Eskişehir’de geçtiğimiz hafta yaşanan olayda PEV hastası 7 yaşındaki bir öğrencinin ikinci kattaki sınıfına annesi tarafından sırtında taşınmasının, erişilebilirlik sorunlarının vahametini gözler önüne serdiğini söyledi.
“ÖTV muafiyeti ve araç yenileme hakkının kısıtlanması ulaşım hakkını ortadan kaldırıyor”
Balaban, toplu taşımanın engelliler için neredeyse imkânsız hâle geldiğini belirterek araç alımlarında ÖTV muafiyetinin zorlaştırılması ve araç değişim süresinin 5 yıldan 10 yıla çıkarılmasını eleştirdi:
“Engelli vatandaşlarımızın ulaşım hakkı fiilen ellerinden alınmaktadır.”
“Evde bakım desteği yetersiz, tam bağımlı raporu almak neredeyse imkânsız”
Evde bakıma muhtaç engellilerin ekonomik koşullar nedeniyle büyük sıkıntı yaşadığını belirten Balaban, tam bağımlı raporu zorunluluğunun da sistemi tıkadığını vurguladı. Otizmli bireylerin haklarında da geriye dönük düzenlemelerin yapıldığını belirtti.
“İlaç, protez, bakım ürünleri dövizle fiyatlanıyor; verilen destekler yeterli değil”
Medikal ürünlerin döviz kuru üzerinden fiyatlandığını hatırlatan Balaban:
“13 bin TL’lik bakım maaşı temel gereksinimleri karşılamaya yetmiyor.
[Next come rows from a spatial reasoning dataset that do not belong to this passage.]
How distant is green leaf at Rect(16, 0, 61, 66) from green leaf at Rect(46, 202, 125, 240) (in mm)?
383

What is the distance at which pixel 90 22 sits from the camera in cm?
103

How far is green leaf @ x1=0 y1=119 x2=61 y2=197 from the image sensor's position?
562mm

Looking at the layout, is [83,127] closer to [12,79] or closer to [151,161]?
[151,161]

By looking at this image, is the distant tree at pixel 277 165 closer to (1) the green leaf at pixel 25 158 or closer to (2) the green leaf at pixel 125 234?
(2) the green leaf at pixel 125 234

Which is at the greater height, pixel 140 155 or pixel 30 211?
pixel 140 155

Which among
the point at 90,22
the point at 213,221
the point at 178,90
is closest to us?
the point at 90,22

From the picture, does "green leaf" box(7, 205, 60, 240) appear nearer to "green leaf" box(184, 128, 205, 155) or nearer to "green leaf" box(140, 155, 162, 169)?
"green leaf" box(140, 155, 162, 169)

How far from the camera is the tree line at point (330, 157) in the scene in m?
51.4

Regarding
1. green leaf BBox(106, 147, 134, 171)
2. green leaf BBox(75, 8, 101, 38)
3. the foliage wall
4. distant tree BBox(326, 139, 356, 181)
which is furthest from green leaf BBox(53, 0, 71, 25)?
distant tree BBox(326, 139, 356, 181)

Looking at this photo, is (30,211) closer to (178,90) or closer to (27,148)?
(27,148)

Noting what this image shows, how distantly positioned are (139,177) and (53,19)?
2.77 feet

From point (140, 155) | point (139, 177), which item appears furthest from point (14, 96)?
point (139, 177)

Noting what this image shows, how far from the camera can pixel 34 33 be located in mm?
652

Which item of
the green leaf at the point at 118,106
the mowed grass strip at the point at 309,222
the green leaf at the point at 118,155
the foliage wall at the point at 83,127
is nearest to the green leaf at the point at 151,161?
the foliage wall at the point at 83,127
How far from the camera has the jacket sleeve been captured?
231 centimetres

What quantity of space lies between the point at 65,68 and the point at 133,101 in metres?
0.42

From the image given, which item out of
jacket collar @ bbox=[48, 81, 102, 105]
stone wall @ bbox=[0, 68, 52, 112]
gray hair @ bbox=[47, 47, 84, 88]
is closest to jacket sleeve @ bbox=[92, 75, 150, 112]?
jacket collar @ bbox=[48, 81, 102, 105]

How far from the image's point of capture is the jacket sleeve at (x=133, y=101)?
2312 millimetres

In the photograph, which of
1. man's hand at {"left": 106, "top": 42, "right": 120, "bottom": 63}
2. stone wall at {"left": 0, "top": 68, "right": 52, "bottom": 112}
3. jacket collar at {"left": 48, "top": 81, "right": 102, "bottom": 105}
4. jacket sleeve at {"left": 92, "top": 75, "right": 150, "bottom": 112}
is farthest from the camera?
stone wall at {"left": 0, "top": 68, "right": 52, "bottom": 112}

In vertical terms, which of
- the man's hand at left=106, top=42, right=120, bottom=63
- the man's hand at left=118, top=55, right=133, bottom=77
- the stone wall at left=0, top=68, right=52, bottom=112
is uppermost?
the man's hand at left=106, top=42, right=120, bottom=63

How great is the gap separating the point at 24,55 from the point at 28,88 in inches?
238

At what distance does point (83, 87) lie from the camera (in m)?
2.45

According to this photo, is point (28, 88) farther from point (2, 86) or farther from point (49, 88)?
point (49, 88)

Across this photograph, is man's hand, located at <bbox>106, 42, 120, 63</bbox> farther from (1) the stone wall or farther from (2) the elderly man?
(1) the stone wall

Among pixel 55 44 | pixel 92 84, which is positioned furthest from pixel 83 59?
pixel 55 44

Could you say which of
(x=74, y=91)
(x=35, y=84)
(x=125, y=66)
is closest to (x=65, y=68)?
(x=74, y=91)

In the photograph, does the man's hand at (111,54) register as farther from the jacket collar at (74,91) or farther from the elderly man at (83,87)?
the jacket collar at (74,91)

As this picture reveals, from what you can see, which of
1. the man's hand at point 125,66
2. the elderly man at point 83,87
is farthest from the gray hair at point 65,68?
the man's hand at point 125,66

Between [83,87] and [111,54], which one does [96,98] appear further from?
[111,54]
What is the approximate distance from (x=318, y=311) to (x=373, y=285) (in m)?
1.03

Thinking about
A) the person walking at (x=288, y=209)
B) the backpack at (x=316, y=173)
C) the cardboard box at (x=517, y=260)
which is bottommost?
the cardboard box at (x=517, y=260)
Engellilerin protez ve ortezlerini iki yılda bir yenilemesi gerekirken mevcut destekler tamamen yetersizdir.” dedi.
“Eğitimde ve bakım evlerinde işkenceye varan uygulamalar yaşanıyor”
Engelli çocukların okullarda kötü muameleye maruz kaldığını hatırlatan Balaban, komisyonun takip ettiği dosyalarda hâlâ kamu vicdanını rahatlatan bir karar çıkmadığını söyledi:
“Öğretmeninden korkan, dışlanan, şiddete maruz kalan çocuklarımız var. Bakım evlerinde yaşanan şiddet olayları ortadayken hiçbir adım atılmıyor.”
“Engellilerin sorunları bedenlerinden değil, sorumluluk almayan kurumlar ve duyarsız politikalardandır”
Balaban, engellilerin karşılaştığı temel sorunun fiziksel engeller değil, sistemsel ayrımcılık olduğunu vurguladı:
“Asıl sorun duyarsız insanlar, sorumluluk almayan kurumlar ve kapsayıcı olmayan politikalardır.”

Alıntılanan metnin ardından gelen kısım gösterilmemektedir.